Top: clinical, histologic, gross chromosomal, nuclear CTNNB1 (nCTNNB1), and cohort (discovery or validation) details of 79 medulloblastomas by subgroup. Below: genetic alterations detected in 27 genes of particular interest. Color key at bottom. ANOVA (continuous) or Fisher’s exact (categorical) p-value is shown right. False discovery estimates (FDR) of each mutation are shown right. ***=P<0.0005; **=P<0.005; *=P<0.05; ns=not significant.

Figure 2. Deregulation of H3K27me3 in subgroup-3 and 4 human and mouse medulloblastoma

(a) Top row, SNP profiles of chromosome 7 copy number in medulloblastomas (samples as Figure 1; *=subgroup-3 cases). Second row, expression of EZH2. Subgroup-3 and 4 tumours are ordered left to right by expression level, #=median expression point (Bonferroni corrected p-value of EZH2 expression vs. chromosome 7 gain). Third row, mutation status of KDM6A, CHD7 and ZMYM3 (p-value, Fisher’s exact mutations vs. EZH2 expression). Fourth row, H3K27me3 immunohistochemistry (numbers=colorimetry, p-value ANOVA). (b) H3K27me3 expression (right) in mouse Blbp-Cre ; Ctnnb1^+/lox(Ex3) ; Tp53^flx/flx (WNT), Ptch1^+/−; Tp53^−/− (SHH) and Myc ; Ink4c^−/− (group 3) medulloblastomas and (left) developing hindbrain. high power views of E14.5 (i) LRL and (ii) upper rhombic lip (URL). IGL=internal granule layer, EGL=external germinal layer. Scale bar=50μm. White arrows in P7 cerebellum pinpoint H3K27me3 cells in the EGL.

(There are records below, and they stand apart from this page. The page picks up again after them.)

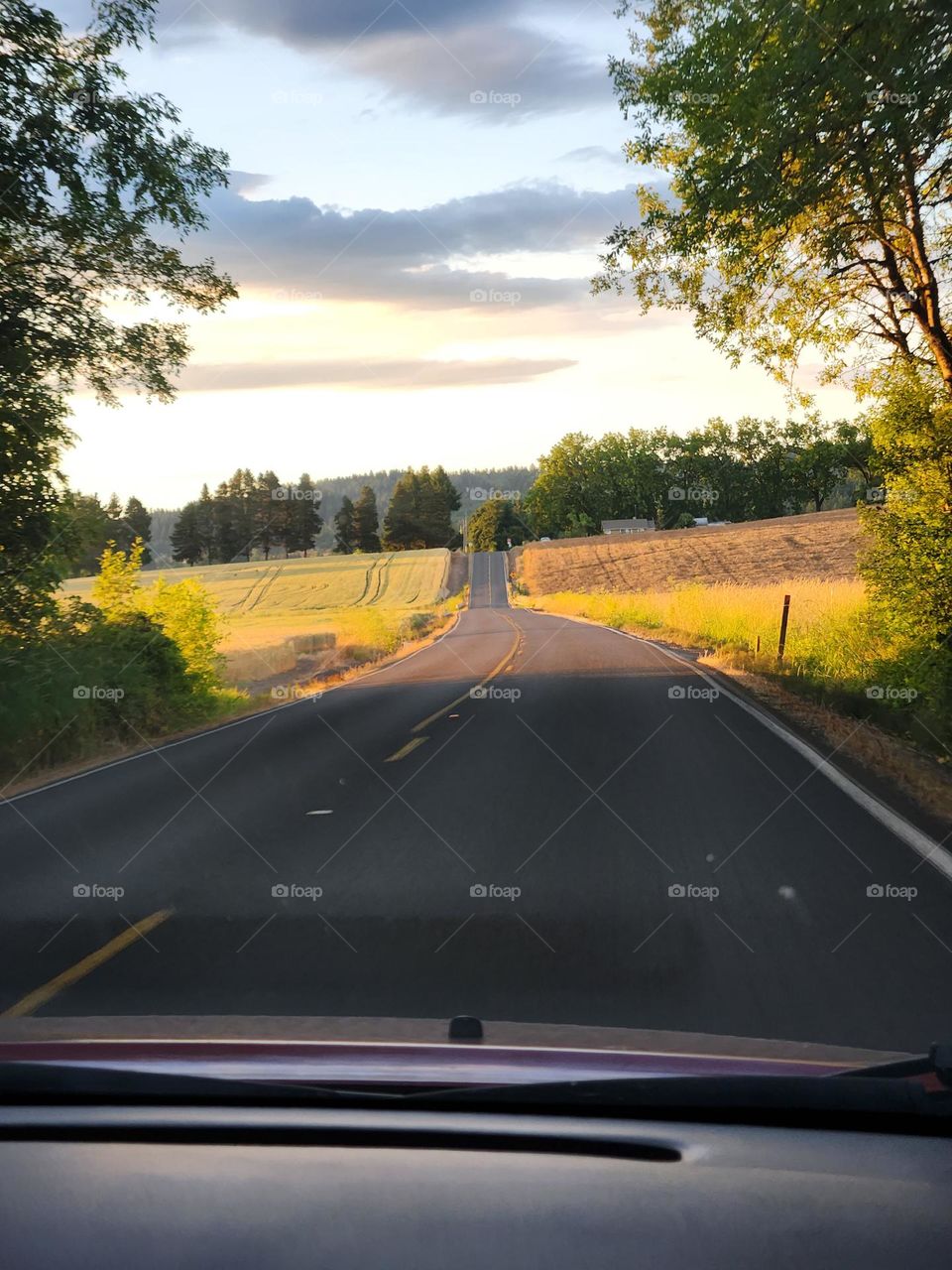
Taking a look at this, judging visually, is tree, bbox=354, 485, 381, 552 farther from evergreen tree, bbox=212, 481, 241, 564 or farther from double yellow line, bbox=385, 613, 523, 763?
double yellow line, bbox=385, 613, 523, 763

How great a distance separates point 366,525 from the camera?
159 m

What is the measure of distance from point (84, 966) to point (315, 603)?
7432cm

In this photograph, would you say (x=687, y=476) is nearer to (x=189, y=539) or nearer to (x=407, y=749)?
(x=189, y=539)

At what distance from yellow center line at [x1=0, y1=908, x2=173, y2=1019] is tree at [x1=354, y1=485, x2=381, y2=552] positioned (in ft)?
500

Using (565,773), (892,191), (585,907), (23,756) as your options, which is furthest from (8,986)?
(892,191)

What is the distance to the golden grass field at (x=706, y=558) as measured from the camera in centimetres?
7631

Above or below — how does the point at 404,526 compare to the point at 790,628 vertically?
above

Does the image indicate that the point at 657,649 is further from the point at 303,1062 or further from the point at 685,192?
the point at 303,1062

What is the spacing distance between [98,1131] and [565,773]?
9290 millimetres

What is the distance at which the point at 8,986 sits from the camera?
5941mm

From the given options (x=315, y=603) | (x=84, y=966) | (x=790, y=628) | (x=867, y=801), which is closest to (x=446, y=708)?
(x=867, y=801)

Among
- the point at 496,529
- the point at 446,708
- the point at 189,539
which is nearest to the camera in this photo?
the point at 446,708

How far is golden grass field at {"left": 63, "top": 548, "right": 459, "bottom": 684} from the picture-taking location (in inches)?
1476

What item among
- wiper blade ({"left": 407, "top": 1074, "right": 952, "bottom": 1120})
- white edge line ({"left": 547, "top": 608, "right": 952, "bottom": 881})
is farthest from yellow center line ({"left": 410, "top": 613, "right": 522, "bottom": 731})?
wiper blade ({"left": 407, "top": 1074, "right": 952, "bottom": 1120})
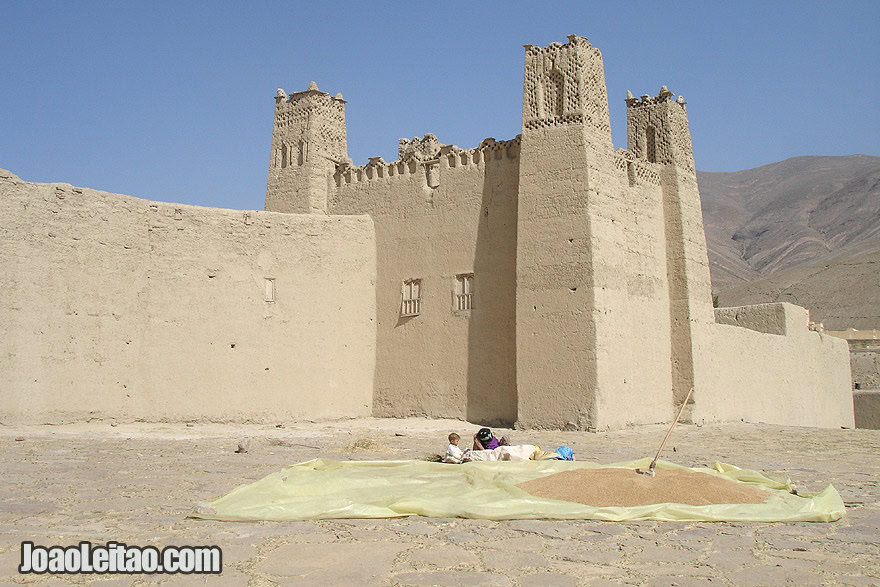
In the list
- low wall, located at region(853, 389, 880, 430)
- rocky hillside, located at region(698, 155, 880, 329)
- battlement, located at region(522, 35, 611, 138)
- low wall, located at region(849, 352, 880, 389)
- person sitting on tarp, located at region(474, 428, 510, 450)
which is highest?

Figure 3. Genes mutated in WNT-subgroup medulloblastomas regulate LRLPs

(a) Isolated Olig3⁺/Wnt1⁺ LRLPs were transduced in (b) with mutant Ctnnb1 (above hashed line) or the indicated shRNA-Red Fluorescence Protein construct (below hashed line). LRLPs were also transduced (+) or not (−) with a Tcf-Lef-enhanced green fluorescence (Tcf) reporter. Numbers right report clonal % 2′ to 3′ passage neurosphere formation (+SD). (c) Knock-down of genes targeted by shRNA relative to control transduced cells. (d) Immunofluorescence of P1 mouse hindbrains electroporated in utero at E14.5 with GFP (to control for equivalence of electroporation between embryos control) and the indicated construct. High-power views of indicated areas are shown right. Cells targeted by Ddx3x-shRNA are present 48 hours post electroporation but ablated by P1. Scale=200μm. (e) Heatmap reporting the distribution of GFP⁺/RFP⁺ cells in eletroporated mice at P1. Median distance migrated by cells, and p-values of migration distance and cell number relative to controls is shown (****, p<0.00005; ***, p<0.0005; **, p<0.005; *, p<0.05. Red and green text reports significant increase or decrease, respectively relative to control).

Figure 4. Pik3ca^E545K accelerates but does not initiate WNT-subgroup medulloblastoma

Tumour free survival of mice of the indicated genotype. All mice carry the Blbp-cre allele. Log Rank P<0.0001. (b) Hematoxylin and eosin and immunohistochemical stains of indicated tumors. Scale=50 μm.